Italia
di Charles Wright
a cura di Moira Egan e Damiano Abeni
Donzelli, 2016
€ 18,50 (cartaceo)
Che la distanza tra la poesia italiana e quella statunitense dipenda da molto più che da semplici fattori geografici è opinione comunemente diffusa tra i critici e gli sparuti cultori del genere. In effetti tale pregiudizio è suffragato dalla differente evoluzione delle rispettive storie linguistiche e letterarie; una storia che, nel caso che ci riguarda più da vicino, fa leva sul peso di una rigida quanto illustre tradizione secolare. Insomma, l'auctoritas del Petrarca (a cui solo in un secondo momento si aggiunge quella del 'vate' Dante) funge nella penisola da centro catalizzatore di tutte le esperienze poetiche fino al Novecento inoltrato, determinando così una dinamica nei confronti dell'exemplum che Harold Bloom ha sagacemente definito "angoscia dell'influenza". Quante volte, infatti, da varie parti della penisola si è guardato con invidia (e sempre, appunto, in un'ottica di pre-giudizio) alla più libera e meno invadente presenza dei 'padri' fondativi nella letteratura d'oltreoceano! L'erba del vicino (anche se è lontano) è sempre più verde, come è noto, e quasi mai si tiene in conto la prospettiva dell'altra parte...
Tale premessa ci sembra d'obbligo per parlare del volume antologico Italia, edito di recente per i tipi di Donzelli, che sotto la rigorosa e appassionata curatela di Moira Egan e Damiano Abeni (che firmano anche l'ottima traduzione) raccoglie alcuni scorci dell'attività letteraria di Charles Wright con la precisa idea di "percorrere la sua opera poetica non sulla base di assunti estetici o stilistici, quanto piuttosto 'fisici', ricostruendone passo passo la traiettoria mettendo una dietro l'altra le numerose tracce che l'Italia - l'amatissima Italia - aveva lasciato nelle sue poesie", come si legge nella postfazione al libro.

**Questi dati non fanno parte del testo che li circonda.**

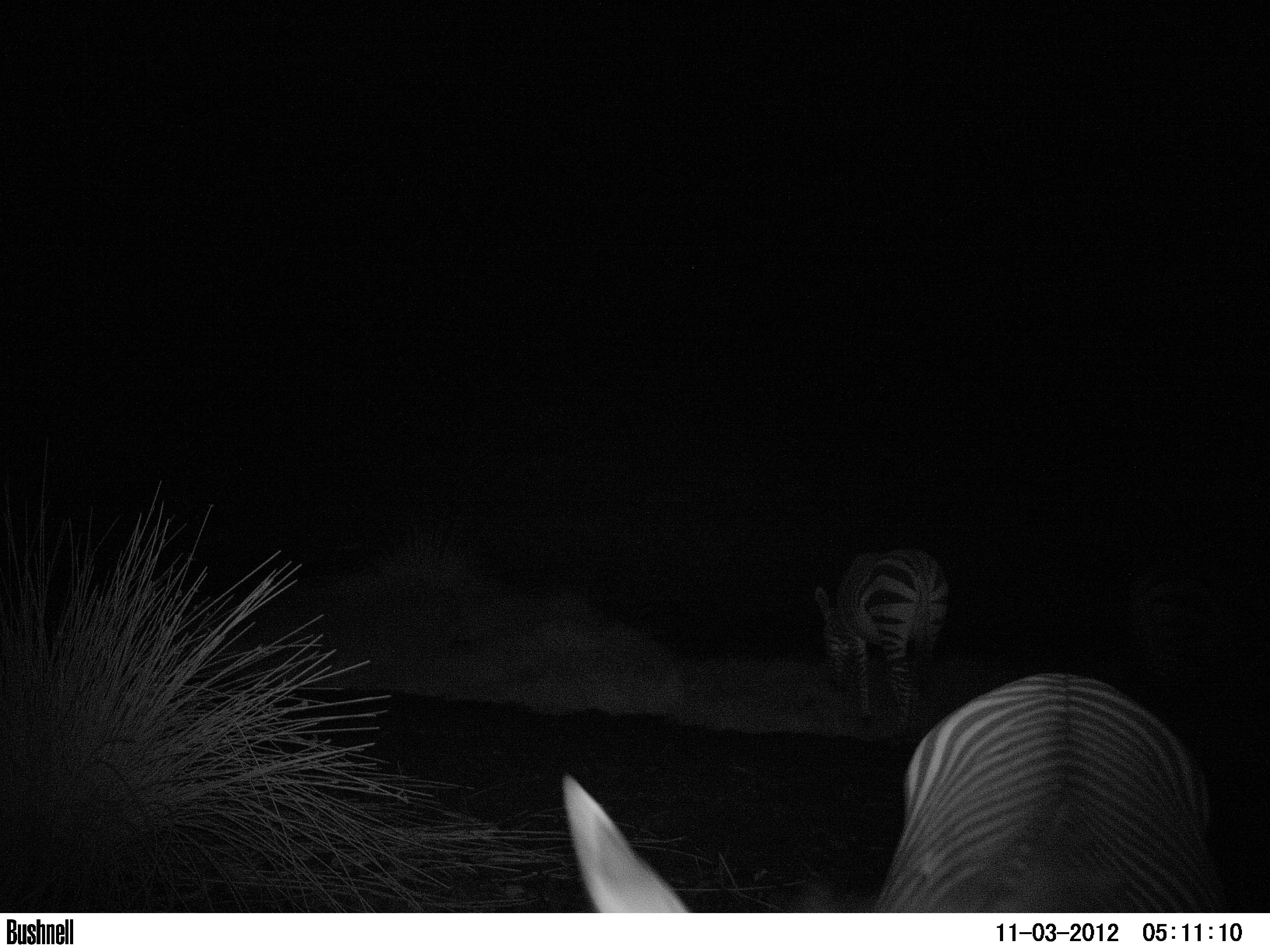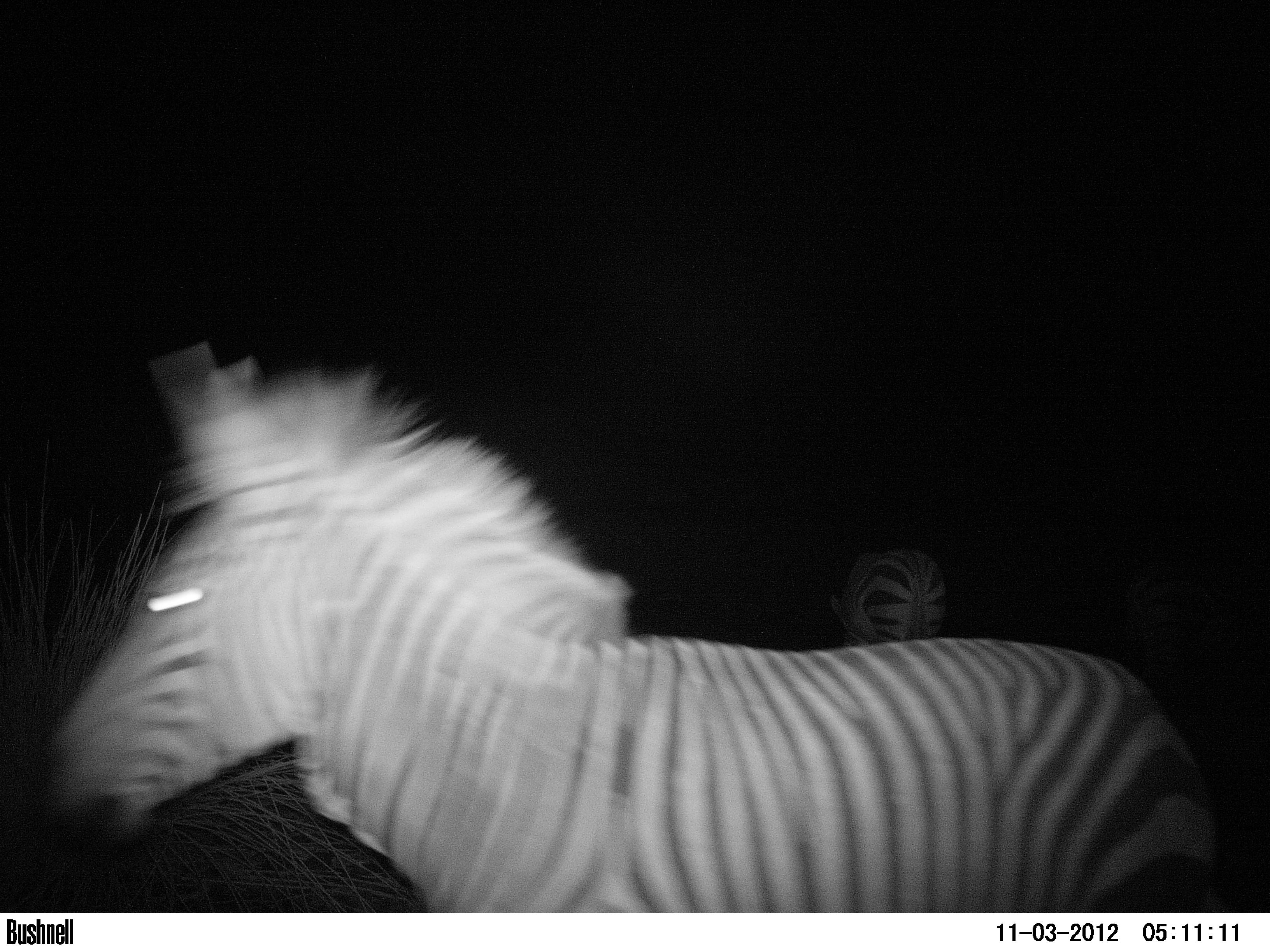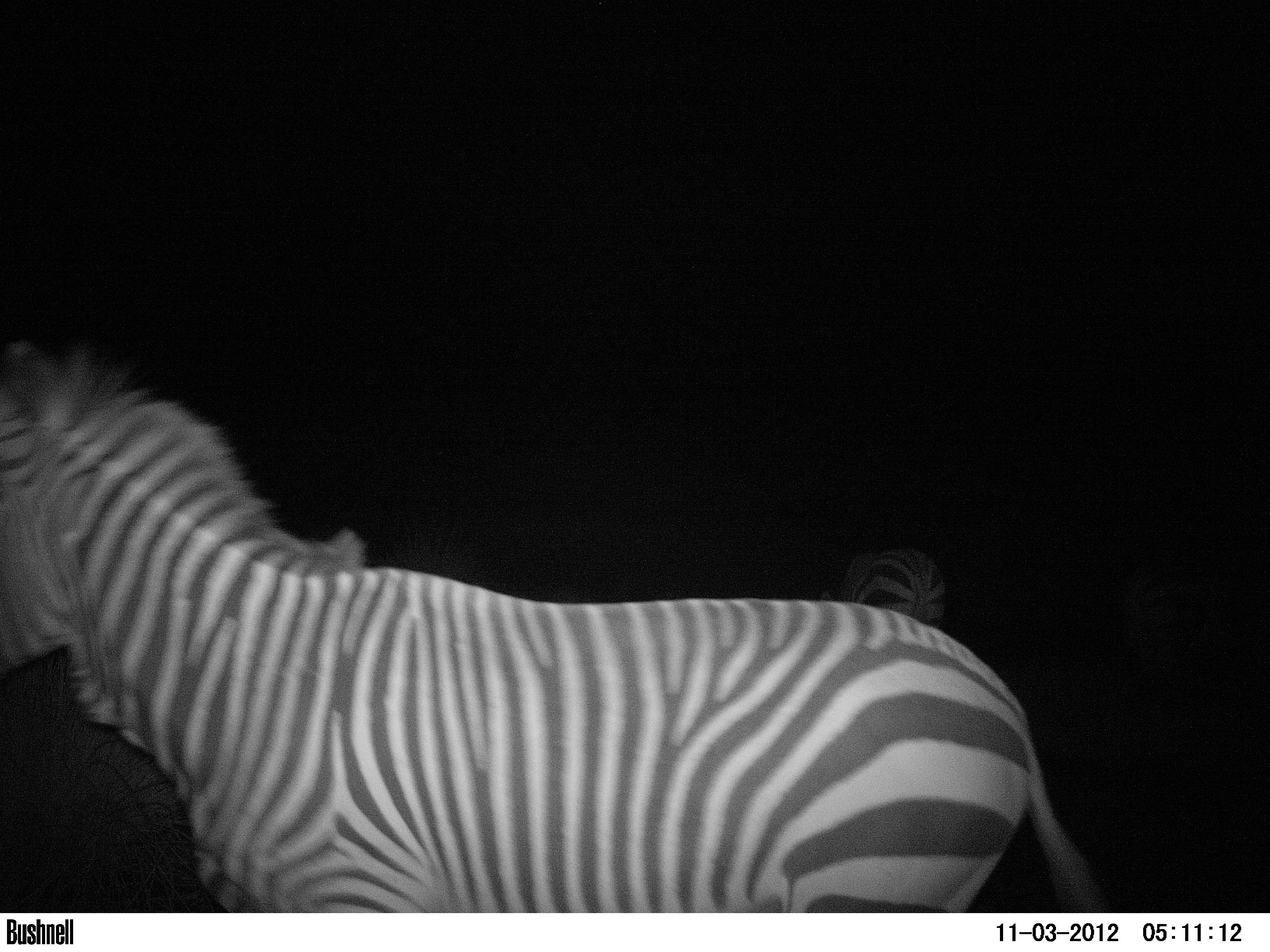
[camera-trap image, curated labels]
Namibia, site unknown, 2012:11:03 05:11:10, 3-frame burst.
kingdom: Animalia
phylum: Chordata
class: Mammalia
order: Perissodactyla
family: Equidae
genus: Equus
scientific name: Equus zebra hartmannae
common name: hartmann's mountain zebra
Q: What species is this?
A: Equus zebra hartmannae (hartmann's mountain zebra).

Originario del Tennessee, classe 1935, Charles Wright è unanimemente considerato una delle voci più significative della poesia statunitense contemporanea. Il lavoro di Egan e Abeni ha dunque il merito di colmare una lacuna editoriale che in Italia, a parte rarissime eccezioni ormai un po' datate, è piuttosto evidente. Inoltre, e non ultimo, questo filo rosso del libro donzelliano restituisce indiscutibilmente al lettore italiano un'immagine del nostro paese che lo sguardo di uno straniero innamorato, quale è appunto questo di Wright, riesce a cogliere nella sua bellezza e nella grandezza di una storia culturale che, per diverso tempo, e sia detto senza vanto campanilistico, ha coinciso con quella del mondo occidentale.

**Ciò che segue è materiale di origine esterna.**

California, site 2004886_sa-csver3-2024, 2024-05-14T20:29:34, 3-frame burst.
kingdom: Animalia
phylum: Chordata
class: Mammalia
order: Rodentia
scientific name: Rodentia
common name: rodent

È una lunga fedeltà quella di Wright nei confronti dell'Italia, le cui origini risalgono addirittura al tempo del servizio militare a Verona negli anni cinquanta. La fedeltà, si direbbe, di un allievo che va a bottega da maestri di indiscusso prestigio, come ad esempio quel Giorgio Morandi dietro la cui figura il poeta statunitense nasconde una precisa dichiarazione di poetica: "Tu, di tutti i maestri, sei stato il compagno segreto / di ciò che è più importante, | l'esclusione, / finché la forma scaturisce da ciò che è stato dato, / e mai imposto, / raschia e cancella, raschia e cancella | finché l'oggetto non si fa nitido." (Omaggio a Giorgio Morandi)
Ma, risalendo il corso della bibliografia poetica di Wright, fino al 1970 di The Grave of the Right Hand, è un continuo susseguirsi di personaggi (da Dante a Campana passando per Leopardi e Michelangelo) e situazioni (cinema romani, bar fiorentini, osterie veronesi, ecc.), nonché un preciso riferimento a geografie e topografie italiane, che testimonia in effetti una presenza invasiva e ispiratrice di una 'funzione-Italia' che accompagna e quasi scandisce la creazione poetica del Nostro. Soprattutto, è quando la sostanza memoriale, su cui si incardina la poesia di Wright, incontra l'elemento prettamente culturale e storico della tradizione italiana, come ad esempio in Laguna dantesca, The Southern Cross, Journal of the Year of the Ox e Light Journal, che la scrittura di Wright raggiunge. a nostro avviso, i picchi più notevoli.
Che ci volesse dunque un poeta del Tennessee per indicarci come si può accogliere benignamente la nostra tradizione letteraria senza sentirne il peso e 'l'angoscia dell'influenza'?